Review by Susan Robinson | 12 Aug 2009

Trevor Lock would have you believe that he doesn’t know the difference between a mouse and a vagina. But that’s just his type of comedy. It’s about surreal meanderings, tangled chains of word association and infrequent but well structured puns. Not jokes - that’s just not 'cutting edge'.

Following 20 minutes of unsuccessfully probing the audience, Lock enforces a game of Chinese whispers after hearing two audience members mutter: “When is he going to say something funny?” It’s when Lock has to defend the distinct lack of jokes in his set that he warms up.

For the most part Lock is all about being awkward – most notably when he verbally manoeuvres a woman into telling him that her husband left her for another woman, producing an atmosphere of embarrassment as opposed to a punchline. He stays on stage after the show has finished, so that noone is sure whether or not they are permitted to leave. During the game of whispers, the gentleman beside me refuses to pass on the sweary message uncensored, prompting Lock to spout a stream of profanities before reproaching me for laughing at vulgar language.

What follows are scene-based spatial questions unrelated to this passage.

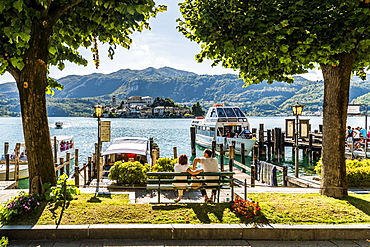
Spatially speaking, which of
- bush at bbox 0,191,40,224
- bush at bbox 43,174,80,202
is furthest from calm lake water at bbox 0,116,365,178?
bush at bbox 0,191,40,224

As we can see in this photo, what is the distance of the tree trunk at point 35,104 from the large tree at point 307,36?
4.00 m

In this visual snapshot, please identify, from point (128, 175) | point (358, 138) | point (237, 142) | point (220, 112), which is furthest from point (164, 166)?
point (220, 112)

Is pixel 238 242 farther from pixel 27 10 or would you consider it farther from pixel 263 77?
pixel 27 10

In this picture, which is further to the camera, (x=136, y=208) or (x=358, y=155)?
(x=358, y=155)

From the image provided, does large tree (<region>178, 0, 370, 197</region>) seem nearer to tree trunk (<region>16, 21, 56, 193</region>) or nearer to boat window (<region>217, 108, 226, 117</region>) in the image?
tree trunk (<region>16, 21, 56, 193</region>)

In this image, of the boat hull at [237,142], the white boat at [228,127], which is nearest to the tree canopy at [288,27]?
the boat hull at [237,142]

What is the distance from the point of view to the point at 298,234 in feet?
21.1

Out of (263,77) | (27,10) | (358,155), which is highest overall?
(27,10)

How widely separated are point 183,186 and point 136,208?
1.77 m

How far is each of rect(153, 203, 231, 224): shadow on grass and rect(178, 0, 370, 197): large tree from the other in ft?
12.1

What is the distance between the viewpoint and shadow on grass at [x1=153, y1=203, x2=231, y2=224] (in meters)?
6.88

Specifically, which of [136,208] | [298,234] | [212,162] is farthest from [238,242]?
[212,162]

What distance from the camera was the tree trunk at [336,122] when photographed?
8688 millimetres

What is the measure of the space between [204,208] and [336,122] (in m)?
4.59
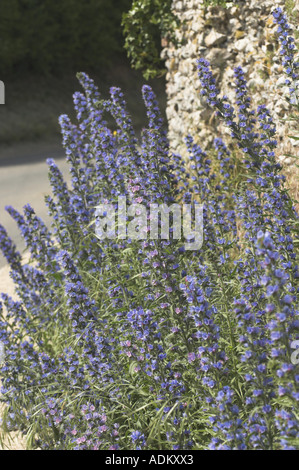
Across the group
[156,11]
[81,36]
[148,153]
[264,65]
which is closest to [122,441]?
[148,153]

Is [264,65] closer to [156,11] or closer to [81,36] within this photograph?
[156,11]

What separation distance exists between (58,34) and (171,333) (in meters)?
15.8

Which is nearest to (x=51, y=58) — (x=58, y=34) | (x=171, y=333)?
(x=58, y=34)

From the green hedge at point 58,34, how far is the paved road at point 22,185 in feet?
11.3

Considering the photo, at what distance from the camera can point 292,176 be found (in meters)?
6.23

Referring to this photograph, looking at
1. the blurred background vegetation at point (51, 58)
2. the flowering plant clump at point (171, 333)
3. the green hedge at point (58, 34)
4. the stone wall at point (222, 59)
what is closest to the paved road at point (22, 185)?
the blurred background vegetation at point (51, 58)

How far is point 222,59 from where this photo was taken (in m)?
8.19

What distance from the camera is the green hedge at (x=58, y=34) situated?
16.8 meters

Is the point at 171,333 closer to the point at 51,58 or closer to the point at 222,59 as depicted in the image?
the point at 222,59

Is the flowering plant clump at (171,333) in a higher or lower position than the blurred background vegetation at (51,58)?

In a pretend attempt to please a young member of the audience, Lock makes an ironic stab at observational comedy which is as tedious as it sounds. It's when Lock drops the irony, and lowers his intellect to a level compatible with raising laughs rather than the odd knowing smirk, that he looks like a comedian. It’s a role he would easily fulfil if he didn’t leave the entertainment to his audience.